Assignment 1 =
According to the article on the high school football study, how many Wisconsin players were in the sample group?
Assignment 2 =
Carry on with the article on the high school football study, beginning after its final sentence.

Page excerpt =
· · · ·

A new study in JAMA Neurology found that cognitive issues, depression, and alcoholism do not afflict former high school football players any more than they do their non-playing counterparts.
The study published in the 57-year-old journal published by the American Medical Association looked at a massive sample group of 3,904 Wisconsin high school football players from the 1950s with an average age of 65. The researchers found “no statistically significant harmful association of playing football” with reduced cognitive abilities, depression, or alcoholism, which often afflicts men suffering from neurological issues.
“Cognitive and depression outcomes later in life were found to be similar for high school football players and their nonplaying counterparts from mid-1950s in Wisconsin,” the scientists and scholars from the University of Pennsylvania Perelman School of Medicine, Stanford University, and New York University, among other institutions, report. “The risks of playing football today might be different than in the 1950s, but for current athletes, this study provides information on the risk of playing sports today that have a similar risk of head trauma as high school football played in the 1950s.”
“Association of Playing Football High School Football” rebuts sensationalistic claims made in the popular press.

· · · ·

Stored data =
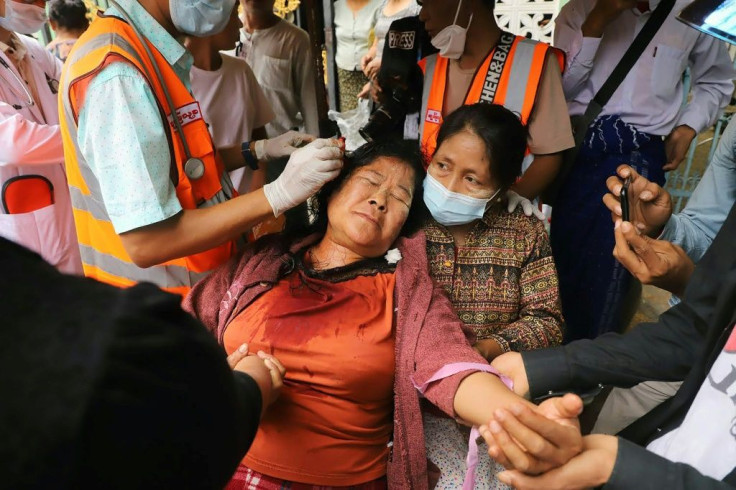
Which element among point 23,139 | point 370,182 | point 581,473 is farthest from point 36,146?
point 581,473

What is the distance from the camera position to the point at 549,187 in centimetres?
281

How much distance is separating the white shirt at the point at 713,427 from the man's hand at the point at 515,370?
405mm

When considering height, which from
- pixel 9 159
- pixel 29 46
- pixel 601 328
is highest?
pixel 29 46

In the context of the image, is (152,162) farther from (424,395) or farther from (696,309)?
(696,309)

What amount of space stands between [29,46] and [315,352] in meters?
2.61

· · · ·

Exercise output 1 =
3,904 Wisconsin high school football players from the 1950s.

Exercise output 2 =
“I’m really wondering where this stops,” Boston University’s Ann McKee remarked of chronic traumatic encephalopathy (CTE), a neurological condition found in the brains of several dozen deceased NFL players, in the PBS “League of Denial” documentary. “I’m really wondering on some level if every football player doesn’t have this.”
Bennet Omalu, depicted by Will Smith in the movie Concussion, guesses that more than 90 percent of NFL players suffer from CTE. “If any coach asks my son to play football,” he told Time magazine, “I’ll sue that coach, and I’ll sue the school.”
Participation in high school football, after witnessing decades of growth, experienced declines in recent years, according to the High School Athletics Participation Survey published annually by the National Federation of High School Associations.